Recent studies have employed wearable cameras to investigate distributed brain activity patterns during memory retrieval 36 , 37 but they focused on classifying mnemonic output e. Therefore, critical questions remain about the specific functional roles and information content of the various regions of the recollection network 38 , particularly in a relatively more ecologically valid autobiographical reminiscence task. In a previous study focused on the MTL, we found that the anterior hippocampus represents objective space and time content, i.
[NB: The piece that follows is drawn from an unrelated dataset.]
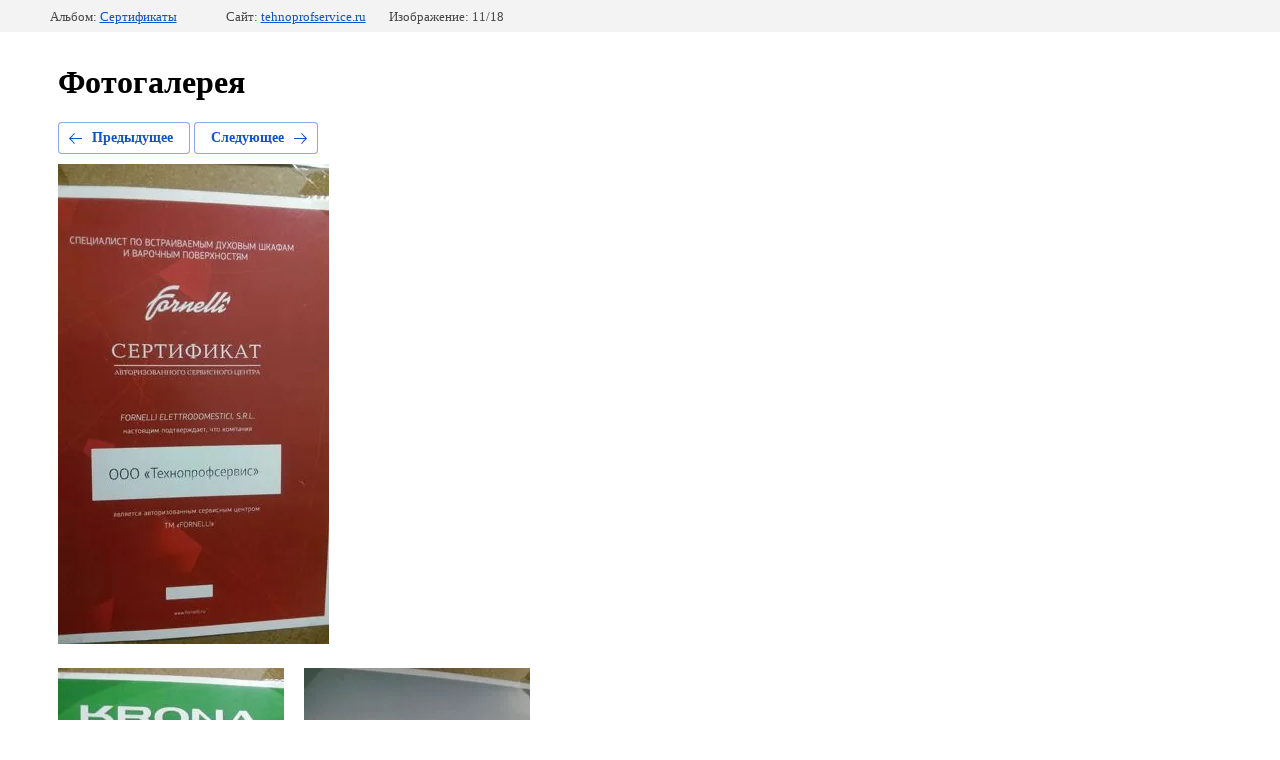

--- FILE ---
content_type: text/html; charset=utf-8
request_url: http://tehnoprofservice.ru/gallery?mode=photo&photo_id=651938606
body_size: 2223
content:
In the current paper, we perform multivariate pattern analysis on activity across the whole brain to investigate the brain networks that subserve subjective contents i. Participants were recruited using advertisements placed on notice boards in multiple buildings on the main campus of The Ohio State University. To join the study, potential participants had to be willing to participate in the lifelogging data collection and to be willing and able to undergo an MRI scan.

The tenth participant wore the smartphone for 2 weeks. One participant male did not complete the fMRI session due to discomfort in the scanner; therefore, we did not include the data for that participant in any of our analyses. These data were initially collected and analyzed for a previous publication focused on the representation of objective space and time in the MTL 3. Therefore, the task is episodic in nature in the current study as well but the whole-brain multivariate analysis here probes the representation of personal semantic labels of experienced real-world events.